書評・最新書評

白秋望景 [著]川本三郎

[評者]保阪正康(ノンフィクション作家)

[掲載]2012年04月22日

[ジャンル]ノンフィクション・評伝

表紙画像

■時代と格闘した偽りなき人生

 この書は詩歌の人・北原白秋の軌跡を辿(たど)った評伝だが、その実著者による追悼詩のような趣をもつ作品である。著者自身が描いている白秋像を自らの言葉で解きほぐしていく。20の章でその57年の人生を彩るエキスを取り出し、それを濃密にデッサンしていくかに見える。
 「水の感受性」という章がある。「水があった」との一行から始まる。1904(明治37)年に東京に出てきた白秋は、隅田川という「水」に接して、自らの故郷、九州・柳河の水郷を詩的風景として捉える。いやこの期、永井荷風や芥川龍之介、谷崎潤一郎らとて「水」の東京を描くのだが、そこに通底するのは「西洋」への強い意識だ。
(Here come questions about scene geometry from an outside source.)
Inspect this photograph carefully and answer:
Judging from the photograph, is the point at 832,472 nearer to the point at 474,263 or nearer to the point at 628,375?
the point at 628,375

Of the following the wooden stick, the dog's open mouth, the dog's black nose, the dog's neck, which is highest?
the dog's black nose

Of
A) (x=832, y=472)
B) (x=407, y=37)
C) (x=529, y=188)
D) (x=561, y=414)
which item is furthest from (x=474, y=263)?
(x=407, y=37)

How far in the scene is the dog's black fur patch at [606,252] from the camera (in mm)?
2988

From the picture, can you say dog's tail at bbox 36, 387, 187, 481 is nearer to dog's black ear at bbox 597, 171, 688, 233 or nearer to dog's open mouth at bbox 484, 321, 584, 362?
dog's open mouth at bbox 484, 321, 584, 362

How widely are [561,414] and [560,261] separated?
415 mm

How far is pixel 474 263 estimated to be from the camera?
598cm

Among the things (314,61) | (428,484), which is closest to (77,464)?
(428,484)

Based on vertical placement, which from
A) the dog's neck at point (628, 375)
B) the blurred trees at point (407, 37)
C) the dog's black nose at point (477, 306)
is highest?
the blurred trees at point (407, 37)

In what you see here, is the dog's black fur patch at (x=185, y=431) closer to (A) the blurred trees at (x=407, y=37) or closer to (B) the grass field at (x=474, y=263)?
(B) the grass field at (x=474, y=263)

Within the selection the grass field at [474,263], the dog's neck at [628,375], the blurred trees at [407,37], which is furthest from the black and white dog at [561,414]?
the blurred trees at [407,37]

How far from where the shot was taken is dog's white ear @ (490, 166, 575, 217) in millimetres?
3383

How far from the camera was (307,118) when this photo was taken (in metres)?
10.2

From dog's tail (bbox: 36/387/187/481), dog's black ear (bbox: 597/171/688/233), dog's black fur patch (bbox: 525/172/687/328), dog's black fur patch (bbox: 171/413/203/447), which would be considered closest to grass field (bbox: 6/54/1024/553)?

「赤の発見」の最初は、「はじめに色があった」。白秋の心情に、いや白秋の詩歌がモチーフとするその人間感情に、著者は否応(いやおう)なく読者を引きずり込む。練達な表現(「白秋の目に、東京はまず光の町として飛びこんでくる」「言葉のキャンバスに新しいさまざまな色を描き出し」「思えば大正時代は、文学者が田園を目ざした時代でもあった」など)が至る頁(ページ)にあり、それが白秋を文学史上に位置づける著者の執念と窺(うかが)える。
 むろん白秋の私生活はすべて明らかにされ、三度の結婚や東京に出てきてから30回以上住所を変えたこと、さらに小笠原での隠遁(いんとん)生活で出会う「リデヤ」という無垢(むく)な少女の存在が、童謡の作詩にはいらせたのではないかとの著者の推測などは肯(うなず)ける。生涯の大半を筆一本で生きたこの詩人は、あからさまに時代と格闘したのだ。昭和のある時期には空疎な軍歌も作詩しているが、その心情にひそんでいるのは自身のナショナリズムへの苦悩であったのか。
 著者も関心を示す「金魚」(大正8年作)の残酷さ、が、そこにあるのは白秋の説く「童心童話」だとの指摘に、その偽りのない人生を確認し、著者と涙を共有する。
    ◇
 新書館・2940円/かわもと・さぶろう 44年生まれ。評論家。著書に『荷風と東京』『林芙美子の昭和』など。